Untuk itu, warga Desa Pamoseang, yang juga merupakan aktivis di Desanya, menyuarakan kekecewaannya pada momentum peringatan Hari Kemerdekaan RI tersebut.
Mereka membentangkan spanduk bertuliskan Dirgahayu Republik Indonesia, 17 Agustus 1945-2025, “Deda Pamoseang Menolak Gelap” #Menagih janji Wakil Bupati Mamasa. usai upacara peringatan HUT ke-80 RI, dilapangan mambi, Kecamatan Mambi, Minggu (17/8/25).
Aksi ini sontak menjadi perhatian para masyarakat usai upacara peringatan HUT Ke-80 RI yang dilaksanakan di lapangan mambi.
Menurut salah satu aktivis, Mujahid, mengatakan bahwa spanduk yang dibentangkan tersebut adalah simbol kekecewaannya. Sejak Indonesia merdeka pada tahun 1945 hingga saat ini, desa Pamoseang mereka belum menikmati penerangan lampu listrik PLN.

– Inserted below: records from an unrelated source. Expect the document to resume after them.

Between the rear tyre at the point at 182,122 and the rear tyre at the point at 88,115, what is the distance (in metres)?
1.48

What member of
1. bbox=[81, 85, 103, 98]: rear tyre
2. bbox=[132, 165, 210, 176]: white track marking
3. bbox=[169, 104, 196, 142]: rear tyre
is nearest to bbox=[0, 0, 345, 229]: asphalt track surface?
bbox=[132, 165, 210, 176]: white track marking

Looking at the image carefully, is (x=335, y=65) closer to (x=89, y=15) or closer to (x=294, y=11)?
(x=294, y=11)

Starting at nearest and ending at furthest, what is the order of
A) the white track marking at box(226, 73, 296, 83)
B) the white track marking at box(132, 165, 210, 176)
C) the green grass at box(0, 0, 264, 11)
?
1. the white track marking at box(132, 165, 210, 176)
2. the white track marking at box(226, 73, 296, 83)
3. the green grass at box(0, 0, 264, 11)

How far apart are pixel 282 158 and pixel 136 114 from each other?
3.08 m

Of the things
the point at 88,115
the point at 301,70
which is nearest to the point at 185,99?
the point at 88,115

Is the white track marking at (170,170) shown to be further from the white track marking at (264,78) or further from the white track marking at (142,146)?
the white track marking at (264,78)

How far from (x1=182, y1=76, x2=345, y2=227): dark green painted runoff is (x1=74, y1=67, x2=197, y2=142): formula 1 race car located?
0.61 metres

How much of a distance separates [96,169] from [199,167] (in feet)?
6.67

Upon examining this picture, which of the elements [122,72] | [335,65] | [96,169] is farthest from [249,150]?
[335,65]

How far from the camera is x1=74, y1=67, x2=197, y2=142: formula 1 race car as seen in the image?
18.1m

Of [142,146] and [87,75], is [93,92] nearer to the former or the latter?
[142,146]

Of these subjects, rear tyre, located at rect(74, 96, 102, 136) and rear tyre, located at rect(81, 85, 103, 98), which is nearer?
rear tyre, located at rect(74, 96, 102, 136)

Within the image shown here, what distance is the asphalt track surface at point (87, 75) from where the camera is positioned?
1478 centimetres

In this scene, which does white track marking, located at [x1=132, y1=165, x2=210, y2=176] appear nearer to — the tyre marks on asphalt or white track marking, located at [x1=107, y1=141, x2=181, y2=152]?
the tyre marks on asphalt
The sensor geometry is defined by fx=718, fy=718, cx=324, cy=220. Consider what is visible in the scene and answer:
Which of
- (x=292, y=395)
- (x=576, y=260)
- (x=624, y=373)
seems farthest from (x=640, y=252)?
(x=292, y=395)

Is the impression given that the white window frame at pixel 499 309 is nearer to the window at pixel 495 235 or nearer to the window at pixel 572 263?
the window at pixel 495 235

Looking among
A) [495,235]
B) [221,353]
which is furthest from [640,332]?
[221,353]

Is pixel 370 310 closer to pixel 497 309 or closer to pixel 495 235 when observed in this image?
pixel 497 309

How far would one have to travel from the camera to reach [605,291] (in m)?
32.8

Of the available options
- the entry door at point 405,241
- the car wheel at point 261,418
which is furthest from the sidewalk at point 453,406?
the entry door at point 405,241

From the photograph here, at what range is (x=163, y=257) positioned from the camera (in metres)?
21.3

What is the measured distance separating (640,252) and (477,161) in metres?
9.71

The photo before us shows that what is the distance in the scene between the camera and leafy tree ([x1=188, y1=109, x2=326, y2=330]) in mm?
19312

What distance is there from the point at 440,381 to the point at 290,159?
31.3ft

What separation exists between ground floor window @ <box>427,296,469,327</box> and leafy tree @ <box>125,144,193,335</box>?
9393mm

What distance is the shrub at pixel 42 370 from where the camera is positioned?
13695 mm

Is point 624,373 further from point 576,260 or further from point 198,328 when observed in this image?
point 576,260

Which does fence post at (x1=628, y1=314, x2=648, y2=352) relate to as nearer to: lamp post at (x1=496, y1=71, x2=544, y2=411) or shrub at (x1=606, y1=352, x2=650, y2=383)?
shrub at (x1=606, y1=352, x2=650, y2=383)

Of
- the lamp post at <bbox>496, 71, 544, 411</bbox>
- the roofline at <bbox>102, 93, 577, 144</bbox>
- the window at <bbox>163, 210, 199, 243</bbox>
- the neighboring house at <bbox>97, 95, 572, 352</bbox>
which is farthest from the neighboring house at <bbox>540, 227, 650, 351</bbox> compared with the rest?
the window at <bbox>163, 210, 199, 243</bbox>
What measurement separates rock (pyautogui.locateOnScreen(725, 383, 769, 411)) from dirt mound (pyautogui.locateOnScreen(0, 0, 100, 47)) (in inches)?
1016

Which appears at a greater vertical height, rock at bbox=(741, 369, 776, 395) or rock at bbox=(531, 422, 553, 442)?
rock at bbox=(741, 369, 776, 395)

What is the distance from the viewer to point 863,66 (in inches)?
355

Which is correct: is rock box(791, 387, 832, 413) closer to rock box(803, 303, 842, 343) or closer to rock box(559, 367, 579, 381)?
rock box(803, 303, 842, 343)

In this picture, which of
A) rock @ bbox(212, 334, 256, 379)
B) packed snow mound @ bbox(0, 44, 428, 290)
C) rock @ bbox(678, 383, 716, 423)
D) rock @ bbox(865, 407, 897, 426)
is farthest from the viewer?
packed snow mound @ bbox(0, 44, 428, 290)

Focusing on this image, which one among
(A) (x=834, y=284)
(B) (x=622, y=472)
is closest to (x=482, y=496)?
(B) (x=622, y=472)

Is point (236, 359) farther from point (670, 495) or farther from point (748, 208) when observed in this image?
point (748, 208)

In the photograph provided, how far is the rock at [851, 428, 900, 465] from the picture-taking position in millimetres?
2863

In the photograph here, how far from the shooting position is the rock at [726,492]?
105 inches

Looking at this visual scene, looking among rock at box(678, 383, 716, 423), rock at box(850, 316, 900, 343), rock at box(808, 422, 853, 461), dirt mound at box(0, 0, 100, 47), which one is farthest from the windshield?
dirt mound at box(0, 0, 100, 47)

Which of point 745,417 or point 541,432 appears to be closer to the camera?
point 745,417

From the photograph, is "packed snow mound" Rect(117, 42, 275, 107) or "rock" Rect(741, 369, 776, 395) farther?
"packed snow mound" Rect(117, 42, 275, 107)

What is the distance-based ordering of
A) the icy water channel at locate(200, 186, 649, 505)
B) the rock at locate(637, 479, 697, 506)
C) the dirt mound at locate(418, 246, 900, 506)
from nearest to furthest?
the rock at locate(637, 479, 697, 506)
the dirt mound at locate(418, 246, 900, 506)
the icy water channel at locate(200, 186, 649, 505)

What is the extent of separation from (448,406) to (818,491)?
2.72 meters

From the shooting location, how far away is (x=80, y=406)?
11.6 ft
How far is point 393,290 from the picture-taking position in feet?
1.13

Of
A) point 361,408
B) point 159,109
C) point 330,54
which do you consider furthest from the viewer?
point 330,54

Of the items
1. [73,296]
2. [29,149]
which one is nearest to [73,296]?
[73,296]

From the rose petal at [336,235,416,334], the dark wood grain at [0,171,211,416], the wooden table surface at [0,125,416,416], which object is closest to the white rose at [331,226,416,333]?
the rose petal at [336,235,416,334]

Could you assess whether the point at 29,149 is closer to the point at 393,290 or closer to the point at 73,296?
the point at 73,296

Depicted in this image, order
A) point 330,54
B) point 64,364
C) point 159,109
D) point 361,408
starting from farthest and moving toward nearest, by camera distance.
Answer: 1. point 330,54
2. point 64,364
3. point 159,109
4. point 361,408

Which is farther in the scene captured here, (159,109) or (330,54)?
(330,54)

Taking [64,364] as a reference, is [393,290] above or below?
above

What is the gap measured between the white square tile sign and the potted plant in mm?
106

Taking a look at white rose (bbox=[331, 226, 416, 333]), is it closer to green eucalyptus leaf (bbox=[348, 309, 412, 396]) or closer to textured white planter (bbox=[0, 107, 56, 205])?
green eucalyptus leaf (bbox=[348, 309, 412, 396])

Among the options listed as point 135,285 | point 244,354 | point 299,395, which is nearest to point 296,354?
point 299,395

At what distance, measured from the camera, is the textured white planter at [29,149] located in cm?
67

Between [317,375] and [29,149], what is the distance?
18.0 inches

“Kami ikut merdeka, tapi desa kami masih gelap. Sudah 80 tahun lebih, tapi cahaya listrik belum pernah sampai ke Desa Pamoseang,” terang mujahid, Minggu (17/8/25).
Aksi damai warga pada upacara peringatan HUT RI ke-80 ini diharapkan membuka mata pemerintah daerah maupun pusat, agar segera memperhatikan nasib masyarakat di pelosok desa.
“Sehingga kemerdekaan dapat benar-benar dirasakan secara merata, tidak hanya di kota-kota besar,” harapnya.